ТЕКСТ:
Материальное положение офицерства было следующим. Годовое жалованье генералов на 1 июня 1907 г. составляло 2100 руб., генерал-лейтенантов – 1800 руб., генерал-майоров – 1500 руб., полковников – 1200 руб., подполковников – 1080 руб., капитанов – 900 руб., штабс-капитанов – 780 руб.[58] Даже годовое жалованье штабс-капитанов примерно вдвое превышало годовой оклад учителей начальных школ. Помимо этого офицерам полагались дополнительные выплаты и пособия, прежде всего столовые и квартирные. Практиковались и иные выплаты. Так, на обзаведение лошадью со всей сбруей в конце XIX – начале XX в. выдавалось 300 руб. Некоторые офицеры получали средства на прислугу в размере 10 руб. в месяц[59]. Питаться месяц, ни в чем себе не отказывая, можно было в пределах 55–60 руб. (завтрак в 1912 г. мог стоить 50 коп.[60]).

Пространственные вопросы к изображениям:
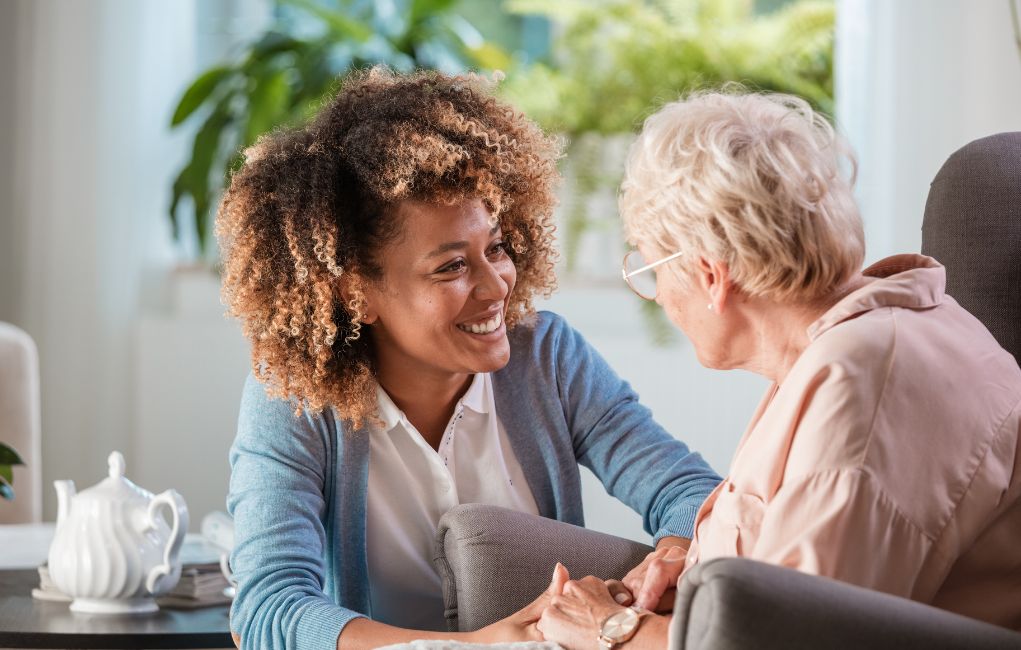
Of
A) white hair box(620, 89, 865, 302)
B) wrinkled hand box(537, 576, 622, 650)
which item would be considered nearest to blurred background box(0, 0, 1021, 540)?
wrinkled hand box(537, 576, 622, 650)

ЗАДАНИЯ:
A. Перепишите отрывок текста о материальном положении офицерства начиная со слов «Материальное положение офицерства» и заканчивая словами «мог стоить 50 коп.[60]).» включительно, заменив «штабс-капитанов» на «поручиков».
B. Какую сумму, согласно тексту о материальном положении офицерства, выдавали на обзаведение лошадью со всей сбруей в конце XIX – начале XX в.?

РЕШЁННЫЕ ЗАДАНИЯ:
A.
Материальное положение офицерства было следующим. Годовое жалованье генералов на 1 июня 1907 г. составляло 2100 руб., генерал-лейтенантов – 1800 руб., генерал-майоров – 1500 руб., полковников – 1200 руб., подполковников – 1080 руб., капитанов – 900 руб., поручиков – 780 руб.[58] Даже годовое жалованье поручиков примерно вдвое превышало годовой оклад учителей начальных школ. Помимо этого офицерам полагались дополнительные выплаты и пособия, прежде всего столовые и квартирные. Практиковались и иные выплаты. Так, на обзаведение лошадью со всей сбруей в конце XIX – начале XX в. выдавалось 300 руб. Некоторые офицеры получали средства на прислугу в размере 10 руб. в месяц[59]. Питаться месяц, ни в чем себе не отказывая, можно было в пределах 55–60 руб. (завтрак в 1912 г. мог стоить 50 коп.[60]).

B. 300 рублей.